The judge would then decide whether to order the arrest of Mr. Puigdemont and the four other politicians. If they are arrested, the next step would be an appearance before a Belgian court that would decide whether to return them to Spain to stand trial, Mr. Van der Sijpt said.
“The whole procedure, including appeal up to the highest court, can take between one and two months,” he said.
Dirk Vanheule, a professor of international law at the University of Antwerp, said that the Catalan elected officials could argue that the international arrest warrant is not valid in Belgium on several grounds, among them a claim that the charge of rebellion has an insufficiently clear equivalent in Belgian criminal law.
They could also contend that the fundamental right of suspects to a fair trial is not guaranteed in Spain, an argument Mr. Puigdemont has made repeatedly this week.
On Thursday, Paul Bekaert, Mr. Puigdemont’s Belgian lawyer, told VRT News, a television channel, that “if the extradition is approved, then we will definitely go the whole way,” in terms of appeals within Belgium’s judicial system.
Mr. Puigdemont’s arrival in Belgium on Monday raised problems for Prime Minister Charles Michel, who leads a governing coalition that includes both Francophone liberals and Flemish separatists. Mr. Michel will have to contend with conflicting needs, keeping in check separatists in his government who are sympathetic to the Catalans’ desire for independence while maintaining good diplomatic relations with Spain.
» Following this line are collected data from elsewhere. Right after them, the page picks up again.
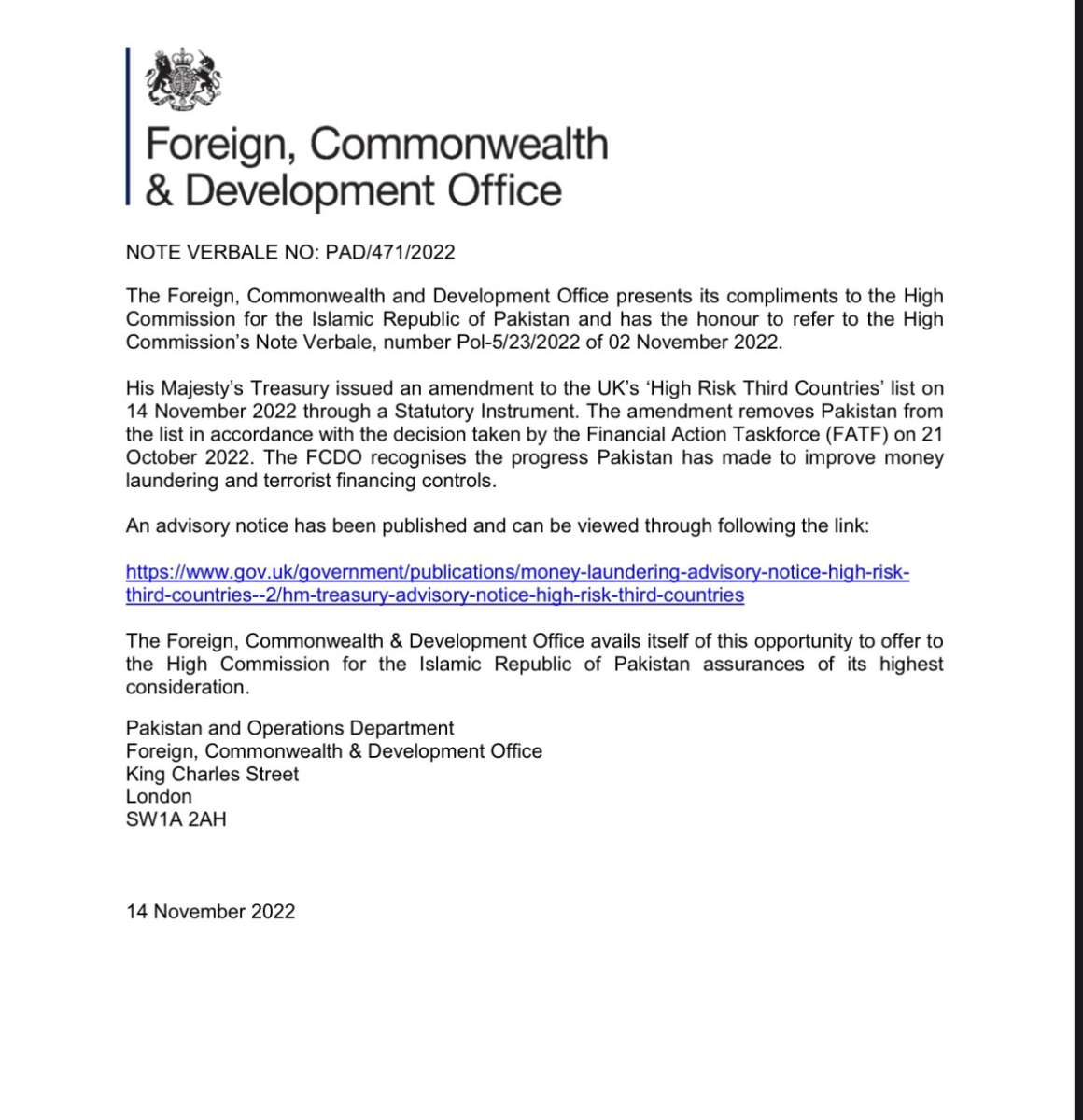 Foreign, Commonwealth & Development Office

NOTE VERBALE NO: PAD/471/2022

The Foreign, Commonwealth and Development Office presents its compliments to the High Commission for the Islamic Republic of Pakistan and has the honour to refer to the High Commission's Note Verbale, number Pol-5/23/2022 of 02 November 2022.

His Majesty's Treasury issued an amendment to the UK's 'High Risk Third Countries' list on 14 November 2022 through a Statutory Instrument. The amendment removes Pakistan from the list in accordance with the decision taken by the Financial Action Taskforce (FATF) on 21 October 2022. The FCDO recognises the progress Pakistan has made to improve money laundering and terrorist financing controls.

An advisory notice has been published and can be viewed through following the link:

https://www.gov.uk/government/publications/money-laundering-advisory-notice-high-risk-third-countries--2/hm-treasury-advisory-notice-high-risk-third-countries

The Foreign, Commonwealth & Development Office avails itself of this opportunity to offer to the High Commission for the Islamic Republic of Pakistan assurances of its highest consideration.

Pakistan and Operations Department
Foreign, Commonwealth & Development Office
King Charles Street
London
SW1A 2AH

14 November 2022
Some Flemish politicians have already said they would help to defend Mr. Puigdemont.
“To imprison a democratically elected government leader is more than a bridge too far,” Geert Bourgeois, the Flemish president and a member of the New Flemish Alliance party, told VRT News on Thursday. His conservative separatist party is part of the prime minister’s coalition.
Mr. Bourgeois accused Spain of “engaging in repression,” adding, “I am stunned that such a thing is still possible in today’s Europe.”
He also took a jab at the European Union for declining to intervene in the Catalan conflict. “A European Union that silently defends the interests of nation states, and does not dare to raise its voice to protect freedom of expression — that worries me,” he said.
Nicola Sturgeon, the leader of Scotland, tweeted that “regardless of opinion on Catalonia, the jailing of elected leaders is wrong and should be condemned by all democrats.”
The European Union, however, views the Catalan conflict as a matter of Spanish national sovereignty. Annika Breidthardt, a spokeswoman for the European Commission, said on Friday that the European Union would not intervene and that “this is a matter entirely for the judicial authorities whose independence we respect fully.”
The arrest warrant, along with the detention on Thursday of half of the members of the former Catalan government, may provoke new street protests in Catalonia. It could also reinvigorate the independence movement before regional elections scheduled for December.
Spain’s judiciary also turned down an appeal on Friday to release two other separatist leaders who have been jailed since mid-October awaiting trial on sedition charges.